## Material shown

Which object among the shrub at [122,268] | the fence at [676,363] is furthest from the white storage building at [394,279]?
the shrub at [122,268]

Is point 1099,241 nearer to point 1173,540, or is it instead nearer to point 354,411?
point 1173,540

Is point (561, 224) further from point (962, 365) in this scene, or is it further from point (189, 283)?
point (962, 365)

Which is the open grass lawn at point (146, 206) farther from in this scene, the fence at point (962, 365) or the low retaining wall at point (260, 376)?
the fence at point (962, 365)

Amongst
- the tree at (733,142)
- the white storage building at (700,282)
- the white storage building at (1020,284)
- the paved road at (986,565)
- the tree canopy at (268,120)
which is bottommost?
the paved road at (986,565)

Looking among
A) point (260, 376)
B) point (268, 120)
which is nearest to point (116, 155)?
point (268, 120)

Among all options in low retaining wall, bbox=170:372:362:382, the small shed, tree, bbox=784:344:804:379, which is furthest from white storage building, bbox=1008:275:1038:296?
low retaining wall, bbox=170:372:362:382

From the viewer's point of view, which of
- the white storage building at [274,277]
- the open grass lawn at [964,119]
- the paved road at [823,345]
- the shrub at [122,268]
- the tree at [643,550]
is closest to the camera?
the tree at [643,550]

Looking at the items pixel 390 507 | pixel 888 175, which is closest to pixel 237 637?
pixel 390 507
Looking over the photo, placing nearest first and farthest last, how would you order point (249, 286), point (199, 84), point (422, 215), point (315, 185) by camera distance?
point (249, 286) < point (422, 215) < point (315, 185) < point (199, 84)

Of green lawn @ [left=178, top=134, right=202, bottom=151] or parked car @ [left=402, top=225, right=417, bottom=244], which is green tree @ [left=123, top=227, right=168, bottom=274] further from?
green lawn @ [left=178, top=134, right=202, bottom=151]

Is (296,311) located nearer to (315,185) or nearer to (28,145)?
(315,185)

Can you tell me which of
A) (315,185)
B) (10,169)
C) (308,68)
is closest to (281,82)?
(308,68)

## Exercise details
Copy out the entries above word for word, from the line with "Looking among" up to and including the line with "point (249, 286) <".

## Solution to the problem
Looking among
A) point (260, 376)
B) point (268, 120)
which is nearest to point (116, 155)?
point (268, 120)

Among all options in low retaining wall, bbox=170:372:362:382, the small shed, tree, bbox=784:344:804:379, which is furthest from white storage building, bbox=1008:275:1038:296?
low retaining wall, bbox=170:372:362:382

From the viewer's point of view, which of
- the white storage building at [274,277]
- the open grass lawn at [964,119]
- the paved road at [823,345]
- the shrub at [122,268]
- the tree at [643,550]
is closest to the camera?
the tree at [643,550]

Looking at the items pixel 390 507 | pixel 888 175, which is closest to pixel 237 637?
pixel 390 507
Looking over the photo, placing nearest first and farthest last, how would you order point (249, 286), point (199, 84), point (422, 215), point (315, 185) by camera distance?
point (249, 286) < point (422, 215) < point (315, 185) < point (199, 84)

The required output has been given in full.